Today they grow more than 8,000 acres of organic leafy greens and chopped salad items year-round for some of the world’s largest processors in growing regions like California, Oregon and New York as well as Arizona.
“As they decentralize the processing facilities, and they become more regional, production has to meet those needs,” Duncan said.
The company’s move to organic came when the farm opened up its facilities to the public, creating an “incredible agritourism facility,” he said.
“When you have 30,000 students visiting your place each year,” he said, “you make sure it is safe.”
Increasing demand for organic products and a desire to preserve the environment also led to his decision to go organic.

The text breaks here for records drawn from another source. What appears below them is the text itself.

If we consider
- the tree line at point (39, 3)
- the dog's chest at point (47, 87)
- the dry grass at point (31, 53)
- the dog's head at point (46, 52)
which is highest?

The ranch had to stop the tours after 2001 because of increased activity at a nearby flight training center, but he said he learned a lot about growing organically.
“Expanding into organics was a great opportunity that was in front of us at the time,” he said. “You learn so much more about agronomics when you’re farming organically.”
Duncan credits his company’s success to his dedicated employees, some of whom have been with him for nearly 30 years.
Last year, he gathered workers together in a ceremony to honor longtime employees.
“It was fun to get everybody together and introduce people to the people who have been there the longest,” he said.
It was just one of several get-togethers he holds for employees throughout the year.
He puts on “little fiestas” to mark the beginning and end of the harvest and hosts events for various holidays.
Abelardo “Lalo” Orozco Rios, the company’s farm director, has been with Duncan for 25 years and said he considers him a good leader.
“He’s not like the boss,” he said. “He’s more like a coworker or teacher.”
Workers aren’t intimidated when Duncan comes out to the field, he said.
“They feel comfortable with him, and they learn from him.”
During the summer, Duncan may bring out Gatorade, sodas or pizza, he said.
Duncan encourages employees to learn new things beyond their given assignment, he said.
Duncan said his management style is to educate employees about why the company does what it does, then step out of the way and let them perform.
“People really enjoy the culture once they understand it and accept it. I’m humbled by that and proud of that.”